Partitioning Guide#
Measurement Set v4.0 specifies a series of datasets with
time, baseline_id and frequency coordinates where
time and frequency have associated integration_time and
channel_width attributes.
In the best case, this represents monotonic, equidistant values along
time and frequency and the standard quadratic relation between
antennas in the case of baseline_id.
Observational data recorded directly off an interferometer and stored
for archival purposes will commonly follow a
(time, baseline_id, frequency) ordering.
The usefulness of this representation and ordering is that it is simple and easy for software to reason about.
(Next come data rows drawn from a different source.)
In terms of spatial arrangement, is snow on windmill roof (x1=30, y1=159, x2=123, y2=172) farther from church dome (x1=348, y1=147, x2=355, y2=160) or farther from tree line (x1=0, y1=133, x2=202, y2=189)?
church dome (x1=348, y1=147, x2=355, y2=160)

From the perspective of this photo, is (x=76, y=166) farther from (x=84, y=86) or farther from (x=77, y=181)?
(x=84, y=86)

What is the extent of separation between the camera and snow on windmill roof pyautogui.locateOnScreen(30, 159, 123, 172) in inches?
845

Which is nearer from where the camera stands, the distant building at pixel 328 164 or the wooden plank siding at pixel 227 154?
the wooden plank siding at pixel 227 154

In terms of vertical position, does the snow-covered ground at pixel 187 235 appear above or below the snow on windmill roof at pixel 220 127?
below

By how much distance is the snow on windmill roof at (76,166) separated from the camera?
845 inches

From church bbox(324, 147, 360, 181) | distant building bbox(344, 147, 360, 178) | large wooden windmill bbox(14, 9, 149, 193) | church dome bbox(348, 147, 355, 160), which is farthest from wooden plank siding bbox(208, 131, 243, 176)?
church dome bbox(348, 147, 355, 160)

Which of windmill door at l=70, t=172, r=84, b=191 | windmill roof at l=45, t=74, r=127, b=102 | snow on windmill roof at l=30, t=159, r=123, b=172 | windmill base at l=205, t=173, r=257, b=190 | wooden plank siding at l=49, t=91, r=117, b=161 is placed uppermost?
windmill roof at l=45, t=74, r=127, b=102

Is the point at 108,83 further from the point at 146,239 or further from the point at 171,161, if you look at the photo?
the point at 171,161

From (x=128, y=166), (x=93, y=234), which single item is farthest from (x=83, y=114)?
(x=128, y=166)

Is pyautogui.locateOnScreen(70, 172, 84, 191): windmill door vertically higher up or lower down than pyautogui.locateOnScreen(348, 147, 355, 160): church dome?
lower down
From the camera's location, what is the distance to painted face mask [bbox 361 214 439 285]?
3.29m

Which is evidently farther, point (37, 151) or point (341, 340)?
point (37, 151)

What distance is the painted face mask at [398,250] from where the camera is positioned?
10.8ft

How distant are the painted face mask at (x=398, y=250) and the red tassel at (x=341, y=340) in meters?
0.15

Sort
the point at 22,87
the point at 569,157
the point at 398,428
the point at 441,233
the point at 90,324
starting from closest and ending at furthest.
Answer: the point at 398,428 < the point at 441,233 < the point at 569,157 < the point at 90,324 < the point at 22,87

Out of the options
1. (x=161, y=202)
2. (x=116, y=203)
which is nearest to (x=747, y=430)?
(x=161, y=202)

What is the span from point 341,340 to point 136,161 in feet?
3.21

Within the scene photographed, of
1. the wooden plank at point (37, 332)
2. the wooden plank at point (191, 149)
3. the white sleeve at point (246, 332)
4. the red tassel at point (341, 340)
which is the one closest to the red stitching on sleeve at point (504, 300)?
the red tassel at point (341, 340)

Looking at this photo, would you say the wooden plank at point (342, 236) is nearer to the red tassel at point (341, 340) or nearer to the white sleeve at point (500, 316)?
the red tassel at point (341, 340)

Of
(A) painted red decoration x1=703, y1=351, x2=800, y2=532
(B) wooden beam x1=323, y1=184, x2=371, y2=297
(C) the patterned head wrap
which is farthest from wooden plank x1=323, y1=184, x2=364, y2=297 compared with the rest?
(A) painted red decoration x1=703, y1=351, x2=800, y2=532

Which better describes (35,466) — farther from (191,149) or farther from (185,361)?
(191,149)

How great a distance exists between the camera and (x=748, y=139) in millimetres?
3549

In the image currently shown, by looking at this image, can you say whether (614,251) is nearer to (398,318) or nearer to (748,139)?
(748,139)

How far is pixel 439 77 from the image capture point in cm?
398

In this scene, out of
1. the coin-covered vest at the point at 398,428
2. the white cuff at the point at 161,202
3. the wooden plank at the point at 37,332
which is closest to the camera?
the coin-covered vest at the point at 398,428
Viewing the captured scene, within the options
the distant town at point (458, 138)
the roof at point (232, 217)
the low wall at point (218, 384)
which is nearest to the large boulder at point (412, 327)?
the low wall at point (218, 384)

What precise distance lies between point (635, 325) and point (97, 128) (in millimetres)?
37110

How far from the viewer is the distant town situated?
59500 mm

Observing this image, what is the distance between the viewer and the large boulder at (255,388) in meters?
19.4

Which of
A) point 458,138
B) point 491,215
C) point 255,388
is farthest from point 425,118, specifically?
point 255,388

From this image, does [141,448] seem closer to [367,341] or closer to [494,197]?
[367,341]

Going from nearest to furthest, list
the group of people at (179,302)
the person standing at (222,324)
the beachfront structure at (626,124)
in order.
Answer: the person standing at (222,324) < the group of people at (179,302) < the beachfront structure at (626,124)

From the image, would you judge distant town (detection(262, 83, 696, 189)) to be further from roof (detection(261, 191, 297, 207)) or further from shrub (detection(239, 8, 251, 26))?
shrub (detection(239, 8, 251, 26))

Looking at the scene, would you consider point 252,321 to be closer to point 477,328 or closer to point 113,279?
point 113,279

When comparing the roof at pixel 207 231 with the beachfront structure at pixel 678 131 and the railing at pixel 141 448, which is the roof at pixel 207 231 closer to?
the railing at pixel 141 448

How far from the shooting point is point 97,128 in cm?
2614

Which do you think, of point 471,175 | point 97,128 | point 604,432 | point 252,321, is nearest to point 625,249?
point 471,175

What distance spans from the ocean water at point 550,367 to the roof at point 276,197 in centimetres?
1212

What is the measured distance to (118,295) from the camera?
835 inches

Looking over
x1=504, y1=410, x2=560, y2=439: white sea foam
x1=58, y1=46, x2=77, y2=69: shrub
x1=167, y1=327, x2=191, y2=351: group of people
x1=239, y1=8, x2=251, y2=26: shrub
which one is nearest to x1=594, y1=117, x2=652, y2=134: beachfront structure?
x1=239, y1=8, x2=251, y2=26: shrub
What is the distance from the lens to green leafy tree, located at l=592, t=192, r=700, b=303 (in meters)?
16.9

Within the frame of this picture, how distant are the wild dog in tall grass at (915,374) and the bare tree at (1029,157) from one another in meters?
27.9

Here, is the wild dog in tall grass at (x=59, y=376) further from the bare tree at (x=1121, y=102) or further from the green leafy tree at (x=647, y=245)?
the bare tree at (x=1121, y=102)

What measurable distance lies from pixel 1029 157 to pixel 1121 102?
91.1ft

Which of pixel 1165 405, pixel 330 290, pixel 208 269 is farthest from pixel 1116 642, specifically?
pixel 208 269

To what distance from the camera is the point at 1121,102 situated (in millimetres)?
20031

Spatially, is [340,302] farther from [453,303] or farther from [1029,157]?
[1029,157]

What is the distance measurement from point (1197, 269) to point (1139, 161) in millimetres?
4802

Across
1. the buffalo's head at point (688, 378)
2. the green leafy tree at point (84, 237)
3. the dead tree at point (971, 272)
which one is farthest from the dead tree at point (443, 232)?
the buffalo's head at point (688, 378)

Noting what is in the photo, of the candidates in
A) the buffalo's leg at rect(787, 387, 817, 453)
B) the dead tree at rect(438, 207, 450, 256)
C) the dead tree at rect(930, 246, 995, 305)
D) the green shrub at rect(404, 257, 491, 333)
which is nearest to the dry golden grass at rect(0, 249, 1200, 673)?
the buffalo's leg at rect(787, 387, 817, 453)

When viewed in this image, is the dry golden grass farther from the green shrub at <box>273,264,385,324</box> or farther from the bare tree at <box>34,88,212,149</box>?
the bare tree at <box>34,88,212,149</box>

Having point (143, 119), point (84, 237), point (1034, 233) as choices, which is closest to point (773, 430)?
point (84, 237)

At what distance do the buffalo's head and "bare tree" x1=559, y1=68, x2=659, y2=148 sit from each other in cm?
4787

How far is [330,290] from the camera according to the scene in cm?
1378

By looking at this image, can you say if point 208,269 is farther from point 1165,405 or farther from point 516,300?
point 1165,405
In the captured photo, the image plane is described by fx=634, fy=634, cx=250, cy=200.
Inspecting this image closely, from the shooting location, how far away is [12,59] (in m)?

This is desirable as it simplifies our software.
The challenge in converting from MSv2 to MSv4 is formulating a partitioning strategy to handle irregularity in an MSv2 dataset.
Measurement Set v2.0 irregularity#
By contrast the Measurement Set v2.0 is a tabular format that
does not enforce any notion of regularity (although much software assumes it).
The TIME and INTERVAL columns in the MAIN MSv2 table
describe the midpoint in time at which a sample was measured
and the amount of time (integration time) taken to measure the sample,
while the ANTENNA1 and ANTENNA2 columns define the baseline along
which the sample was measured.
TIME, ANTENNA1 and ANTENNA2 are keys in the tabular MAIN table
and there is no requirement that the measurements they index are ordered,
or even form a regular (time, baseline_id) grid.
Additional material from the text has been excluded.